# Rockford Fosgate Power Wire



## Thumper26 (Sep 23, 2005)

The guy at the local shop told me I needed to check it out. He then tied 4 gauge into a very tight knot.

This is some of the most flexible power wire I've seen. It comes in a matte jacket, very similar to the jacket on the Stinger HyperFlex speaker wire.

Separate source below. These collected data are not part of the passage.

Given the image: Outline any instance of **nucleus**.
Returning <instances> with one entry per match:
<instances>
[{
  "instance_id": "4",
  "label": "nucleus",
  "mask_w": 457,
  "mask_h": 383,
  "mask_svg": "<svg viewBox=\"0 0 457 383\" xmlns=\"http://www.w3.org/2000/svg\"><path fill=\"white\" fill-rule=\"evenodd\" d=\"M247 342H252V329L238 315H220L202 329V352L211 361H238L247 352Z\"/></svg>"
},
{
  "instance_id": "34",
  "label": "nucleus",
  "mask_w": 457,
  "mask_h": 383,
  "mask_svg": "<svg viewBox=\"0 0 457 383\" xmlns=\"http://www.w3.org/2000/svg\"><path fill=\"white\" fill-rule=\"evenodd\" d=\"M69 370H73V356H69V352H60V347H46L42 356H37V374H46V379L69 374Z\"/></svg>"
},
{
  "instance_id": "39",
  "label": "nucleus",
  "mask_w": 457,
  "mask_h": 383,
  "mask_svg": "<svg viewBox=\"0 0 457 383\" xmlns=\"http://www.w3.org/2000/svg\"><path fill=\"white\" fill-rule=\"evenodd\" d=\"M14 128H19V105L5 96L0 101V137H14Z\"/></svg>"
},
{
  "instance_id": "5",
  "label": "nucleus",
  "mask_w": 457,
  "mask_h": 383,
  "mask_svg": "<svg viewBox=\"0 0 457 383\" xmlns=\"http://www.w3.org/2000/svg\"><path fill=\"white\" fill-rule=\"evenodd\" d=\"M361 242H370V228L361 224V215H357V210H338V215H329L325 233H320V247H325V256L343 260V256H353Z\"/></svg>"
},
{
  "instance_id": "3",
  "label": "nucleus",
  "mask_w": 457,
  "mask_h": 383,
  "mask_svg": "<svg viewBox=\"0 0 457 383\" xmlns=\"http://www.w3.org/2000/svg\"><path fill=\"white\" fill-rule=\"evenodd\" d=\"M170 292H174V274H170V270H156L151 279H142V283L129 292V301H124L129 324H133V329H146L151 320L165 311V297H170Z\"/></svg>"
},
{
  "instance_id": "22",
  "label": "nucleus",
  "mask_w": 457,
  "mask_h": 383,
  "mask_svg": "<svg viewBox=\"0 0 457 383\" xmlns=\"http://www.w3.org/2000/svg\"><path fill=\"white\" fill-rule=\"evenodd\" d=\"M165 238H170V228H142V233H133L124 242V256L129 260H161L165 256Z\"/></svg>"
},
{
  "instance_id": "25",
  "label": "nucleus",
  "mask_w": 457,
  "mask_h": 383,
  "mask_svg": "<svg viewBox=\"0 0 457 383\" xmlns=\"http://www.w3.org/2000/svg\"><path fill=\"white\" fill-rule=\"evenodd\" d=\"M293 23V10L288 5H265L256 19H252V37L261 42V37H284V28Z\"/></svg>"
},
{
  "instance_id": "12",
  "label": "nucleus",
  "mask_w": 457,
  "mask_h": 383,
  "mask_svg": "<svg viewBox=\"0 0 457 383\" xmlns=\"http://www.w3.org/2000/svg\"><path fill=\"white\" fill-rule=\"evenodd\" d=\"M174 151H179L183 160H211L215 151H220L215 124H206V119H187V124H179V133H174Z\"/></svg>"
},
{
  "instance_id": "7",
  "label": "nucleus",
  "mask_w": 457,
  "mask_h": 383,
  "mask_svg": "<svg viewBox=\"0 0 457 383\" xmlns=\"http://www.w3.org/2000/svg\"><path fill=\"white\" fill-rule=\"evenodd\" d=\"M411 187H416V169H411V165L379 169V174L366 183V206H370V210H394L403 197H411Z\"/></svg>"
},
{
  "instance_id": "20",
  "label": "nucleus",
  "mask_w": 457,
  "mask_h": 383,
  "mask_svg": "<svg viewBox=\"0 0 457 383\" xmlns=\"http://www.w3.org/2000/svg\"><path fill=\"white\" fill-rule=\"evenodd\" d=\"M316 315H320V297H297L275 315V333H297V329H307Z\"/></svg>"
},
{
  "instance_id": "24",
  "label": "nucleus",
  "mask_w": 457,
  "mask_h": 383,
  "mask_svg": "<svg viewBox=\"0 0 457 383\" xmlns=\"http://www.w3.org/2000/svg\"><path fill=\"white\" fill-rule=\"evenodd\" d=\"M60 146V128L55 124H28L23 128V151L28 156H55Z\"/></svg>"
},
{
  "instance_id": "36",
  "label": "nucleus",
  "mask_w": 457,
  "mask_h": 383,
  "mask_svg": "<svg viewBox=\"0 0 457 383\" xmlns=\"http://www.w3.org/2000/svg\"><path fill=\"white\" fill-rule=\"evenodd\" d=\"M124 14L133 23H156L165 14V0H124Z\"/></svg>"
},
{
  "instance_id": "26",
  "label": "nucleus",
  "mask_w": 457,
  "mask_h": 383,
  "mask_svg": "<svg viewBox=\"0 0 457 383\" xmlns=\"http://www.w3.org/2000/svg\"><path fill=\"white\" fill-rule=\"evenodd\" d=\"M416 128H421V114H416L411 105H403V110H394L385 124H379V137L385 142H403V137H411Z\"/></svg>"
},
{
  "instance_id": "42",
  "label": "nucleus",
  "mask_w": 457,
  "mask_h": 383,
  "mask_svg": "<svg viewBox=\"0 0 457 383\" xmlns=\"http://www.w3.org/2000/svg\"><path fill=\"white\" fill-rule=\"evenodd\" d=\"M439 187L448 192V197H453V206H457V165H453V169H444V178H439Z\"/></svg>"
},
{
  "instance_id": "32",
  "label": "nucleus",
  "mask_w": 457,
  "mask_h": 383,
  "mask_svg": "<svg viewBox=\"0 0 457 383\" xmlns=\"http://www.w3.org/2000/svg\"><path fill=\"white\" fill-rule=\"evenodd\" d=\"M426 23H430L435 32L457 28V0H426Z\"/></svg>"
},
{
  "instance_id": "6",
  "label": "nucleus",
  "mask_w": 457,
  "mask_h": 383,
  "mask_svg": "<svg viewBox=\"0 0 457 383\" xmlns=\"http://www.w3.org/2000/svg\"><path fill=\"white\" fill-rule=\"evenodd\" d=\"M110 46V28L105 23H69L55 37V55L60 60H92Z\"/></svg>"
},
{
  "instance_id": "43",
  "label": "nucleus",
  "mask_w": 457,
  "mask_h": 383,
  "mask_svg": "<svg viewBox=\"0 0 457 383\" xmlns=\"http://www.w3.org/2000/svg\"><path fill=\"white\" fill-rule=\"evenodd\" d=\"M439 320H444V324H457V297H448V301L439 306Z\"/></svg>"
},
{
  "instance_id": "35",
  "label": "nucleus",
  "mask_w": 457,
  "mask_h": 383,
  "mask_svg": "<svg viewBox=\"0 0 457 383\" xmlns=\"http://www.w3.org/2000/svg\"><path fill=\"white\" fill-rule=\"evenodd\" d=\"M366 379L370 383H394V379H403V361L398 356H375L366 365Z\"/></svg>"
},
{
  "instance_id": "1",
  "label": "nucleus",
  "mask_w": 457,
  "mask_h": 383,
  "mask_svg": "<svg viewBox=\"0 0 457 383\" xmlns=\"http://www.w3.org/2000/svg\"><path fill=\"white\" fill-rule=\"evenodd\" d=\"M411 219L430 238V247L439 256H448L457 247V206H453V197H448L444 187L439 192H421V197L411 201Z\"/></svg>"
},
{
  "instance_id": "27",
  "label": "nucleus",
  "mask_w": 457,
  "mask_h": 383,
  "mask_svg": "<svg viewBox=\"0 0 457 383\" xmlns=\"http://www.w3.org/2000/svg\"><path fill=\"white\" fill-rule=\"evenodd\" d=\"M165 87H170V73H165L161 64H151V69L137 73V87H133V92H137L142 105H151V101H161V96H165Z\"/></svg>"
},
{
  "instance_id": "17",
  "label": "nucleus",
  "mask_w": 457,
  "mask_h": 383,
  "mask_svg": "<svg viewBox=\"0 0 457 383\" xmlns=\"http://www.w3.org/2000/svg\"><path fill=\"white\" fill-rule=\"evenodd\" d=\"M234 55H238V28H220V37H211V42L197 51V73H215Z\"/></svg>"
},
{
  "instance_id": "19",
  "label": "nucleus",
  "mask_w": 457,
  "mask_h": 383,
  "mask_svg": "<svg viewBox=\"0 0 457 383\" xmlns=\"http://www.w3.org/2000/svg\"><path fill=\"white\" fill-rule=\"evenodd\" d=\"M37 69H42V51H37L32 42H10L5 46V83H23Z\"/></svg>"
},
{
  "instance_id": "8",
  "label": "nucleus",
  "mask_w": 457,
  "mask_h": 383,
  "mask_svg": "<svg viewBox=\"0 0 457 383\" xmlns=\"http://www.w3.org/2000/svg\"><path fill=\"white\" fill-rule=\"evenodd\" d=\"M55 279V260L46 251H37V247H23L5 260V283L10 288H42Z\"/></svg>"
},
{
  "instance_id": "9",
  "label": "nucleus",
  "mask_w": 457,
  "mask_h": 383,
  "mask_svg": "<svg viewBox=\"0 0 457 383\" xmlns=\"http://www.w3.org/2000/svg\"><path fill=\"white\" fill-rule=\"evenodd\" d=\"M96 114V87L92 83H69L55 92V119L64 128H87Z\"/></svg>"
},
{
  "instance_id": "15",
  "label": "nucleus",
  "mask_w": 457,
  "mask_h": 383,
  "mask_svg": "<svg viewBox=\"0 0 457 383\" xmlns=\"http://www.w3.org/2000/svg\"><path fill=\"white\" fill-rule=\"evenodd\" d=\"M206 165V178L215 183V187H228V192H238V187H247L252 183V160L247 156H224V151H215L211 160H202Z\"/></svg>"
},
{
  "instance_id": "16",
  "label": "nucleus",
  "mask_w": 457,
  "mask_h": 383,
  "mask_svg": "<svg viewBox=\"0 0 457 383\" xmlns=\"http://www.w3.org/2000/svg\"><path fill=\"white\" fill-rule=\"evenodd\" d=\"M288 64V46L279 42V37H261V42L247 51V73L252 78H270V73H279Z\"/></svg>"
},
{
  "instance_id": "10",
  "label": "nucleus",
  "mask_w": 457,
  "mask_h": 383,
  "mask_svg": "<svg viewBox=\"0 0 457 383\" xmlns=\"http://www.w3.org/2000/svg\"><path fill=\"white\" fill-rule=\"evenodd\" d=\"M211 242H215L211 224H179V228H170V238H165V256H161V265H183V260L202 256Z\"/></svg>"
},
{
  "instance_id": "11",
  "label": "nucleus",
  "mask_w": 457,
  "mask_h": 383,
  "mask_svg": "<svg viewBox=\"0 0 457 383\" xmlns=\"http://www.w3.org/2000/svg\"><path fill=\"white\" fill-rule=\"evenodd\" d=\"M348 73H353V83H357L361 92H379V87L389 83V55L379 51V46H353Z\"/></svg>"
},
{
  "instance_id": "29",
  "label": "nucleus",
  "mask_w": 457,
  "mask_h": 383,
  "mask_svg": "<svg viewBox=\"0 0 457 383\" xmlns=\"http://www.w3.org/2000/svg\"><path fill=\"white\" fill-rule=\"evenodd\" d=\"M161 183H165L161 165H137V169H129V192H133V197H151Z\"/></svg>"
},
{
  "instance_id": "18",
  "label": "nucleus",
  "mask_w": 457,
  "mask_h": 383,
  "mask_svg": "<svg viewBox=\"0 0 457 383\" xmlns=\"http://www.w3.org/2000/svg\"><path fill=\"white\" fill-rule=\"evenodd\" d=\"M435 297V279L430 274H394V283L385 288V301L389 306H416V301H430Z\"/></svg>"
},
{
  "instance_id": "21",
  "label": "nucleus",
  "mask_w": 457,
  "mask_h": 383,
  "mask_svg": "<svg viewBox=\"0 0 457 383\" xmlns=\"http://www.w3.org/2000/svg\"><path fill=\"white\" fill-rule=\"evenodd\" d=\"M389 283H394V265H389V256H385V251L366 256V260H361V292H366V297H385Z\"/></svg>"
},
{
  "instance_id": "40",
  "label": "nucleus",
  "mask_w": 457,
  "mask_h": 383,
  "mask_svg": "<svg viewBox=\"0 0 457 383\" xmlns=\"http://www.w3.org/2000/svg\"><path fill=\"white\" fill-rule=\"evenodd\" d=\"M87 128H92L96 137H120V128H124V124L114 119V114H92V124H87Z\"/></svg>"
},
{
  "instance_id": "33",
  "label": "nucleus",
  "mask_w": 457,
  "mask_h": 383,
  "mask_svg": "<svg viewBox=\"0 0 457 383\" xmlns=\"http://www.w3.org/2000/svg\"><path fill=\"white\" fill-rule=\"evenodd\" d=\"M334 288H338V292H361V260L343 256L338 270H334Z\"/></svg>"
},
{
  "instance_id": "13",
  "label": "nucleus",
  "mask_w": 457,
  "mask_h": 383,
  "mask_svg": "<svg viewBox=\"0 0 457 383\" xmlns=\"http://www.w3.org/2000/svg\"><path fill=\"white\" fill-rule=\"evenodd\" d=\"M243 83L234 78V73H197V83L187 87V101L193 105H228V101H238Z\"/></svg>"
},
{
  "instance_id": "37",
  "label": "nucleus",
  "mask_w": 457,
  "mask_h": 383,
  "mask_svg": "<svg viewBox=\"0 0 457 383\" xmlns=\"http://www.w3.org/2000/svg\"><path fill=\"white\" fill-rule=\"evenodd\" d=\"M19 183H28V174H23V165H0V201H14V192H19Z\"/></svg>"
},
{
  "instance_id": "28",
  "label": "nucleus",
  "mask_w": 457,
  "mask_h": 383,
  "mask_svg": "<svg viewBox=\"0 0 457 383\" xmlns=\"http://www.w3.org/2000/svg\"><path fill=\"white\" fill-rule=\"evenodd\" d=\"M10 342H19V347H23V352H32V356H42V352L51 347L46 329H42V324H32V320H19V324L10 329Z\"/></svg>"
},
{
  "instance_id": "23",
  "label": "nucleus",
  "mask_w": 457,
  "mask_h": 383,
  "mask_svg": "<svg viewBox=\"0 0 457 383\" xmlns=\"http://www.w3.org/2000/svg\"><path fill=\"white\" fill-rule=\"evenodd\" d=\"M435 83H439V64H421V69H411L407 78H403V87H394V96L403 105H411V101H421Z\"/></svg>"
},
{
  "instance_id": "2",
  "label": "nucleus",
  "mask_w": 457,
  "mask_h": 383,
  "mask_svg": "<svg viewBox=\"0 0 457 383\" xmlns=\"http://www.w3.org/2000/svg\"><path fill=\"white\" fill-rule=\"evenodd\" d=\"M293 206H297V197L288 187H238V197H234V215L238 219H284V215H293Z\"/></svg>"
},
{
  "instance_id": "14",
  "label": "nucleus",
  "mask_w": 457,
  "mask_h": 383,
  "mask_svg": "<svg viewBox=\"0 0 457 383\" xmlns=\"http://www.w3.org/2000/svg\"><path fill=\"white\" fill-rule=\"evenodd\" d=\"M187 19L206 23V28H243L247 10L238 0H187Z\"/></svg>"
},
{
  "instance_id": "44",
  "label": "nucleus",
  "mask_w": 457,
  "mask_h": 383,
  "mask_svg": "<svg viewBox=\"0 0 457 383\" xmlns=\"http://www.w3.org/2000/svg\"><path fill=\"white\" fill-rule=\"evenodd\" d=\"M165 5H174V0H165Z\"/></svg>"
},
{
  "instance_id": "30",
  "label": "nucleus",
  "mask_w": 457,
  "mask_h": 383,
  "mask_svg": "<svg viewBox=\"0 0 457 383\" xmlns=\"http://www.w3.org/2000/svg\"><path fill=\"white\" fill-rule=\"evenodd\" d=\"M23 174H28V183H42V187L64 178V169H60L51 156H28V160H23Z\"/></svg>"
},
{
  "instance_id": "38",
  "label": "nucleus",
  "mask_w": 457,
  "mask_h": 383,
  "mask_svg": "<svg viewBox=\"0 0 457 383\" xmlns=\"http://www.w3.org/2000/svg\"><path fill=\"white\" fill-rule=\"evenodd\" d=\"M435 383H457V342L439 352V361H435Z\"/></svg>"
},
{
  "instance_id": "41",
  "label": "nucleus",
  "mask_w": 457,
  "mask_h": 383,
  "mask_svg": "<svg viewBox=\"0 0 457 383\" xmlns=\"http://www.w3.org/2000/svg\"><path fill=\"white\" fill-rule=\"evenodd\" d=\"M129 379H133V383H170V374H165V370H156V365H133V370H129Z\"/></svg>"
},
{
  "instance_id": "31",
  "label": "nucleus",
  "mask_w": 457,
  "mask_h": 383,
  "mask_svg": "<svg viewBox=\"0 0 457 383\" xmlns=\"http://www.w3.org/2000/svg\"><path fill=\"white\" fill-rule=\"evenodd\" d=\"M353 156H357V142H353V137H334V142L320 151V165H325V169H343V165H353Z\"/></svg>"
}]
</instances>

If you're looking for power wire, this would be very good to get.


----------



## xcoldricex (Apr 28, 2007)

expensive?


----------



## Thumper26 (Sep 23, 2005)

not sure, but def worth the money.

here it is:
http://www.rockfordfosgate.com/prod...y_id=68&item_id=108380&locale=en_US&p_status=


----------



## BlueAc (May 19, 2007)

xcoldricex said:


> expensive?


I picked up a 1/0 gauge amp kit when Sounddomain was going out of business for like $80 bucks.


----------



## ///Audience (Jan 31, 2007)

Is this a new version of RF power wire? The 4awg i have now doesnt come close to the Kicker flex wire.


----------



## Loudtaco (Dec 7, 2006)

I use it daily. Let me say the wire is internally much larger than most competitors. Very flexible; at times almost too soft because if you use a screw down terminal it can pull out at times. very soft copper.


----------



## Thumper26 (Sep 23, 2005)

the kicker wire is flexible, but this stuff was insane. I think it has something to do with the jacket. Like I said, the jacket on the Stinger wire is the same kind, and was also very very flexible.

x2 to high strand count. I was very impressed with this wire all around.


----------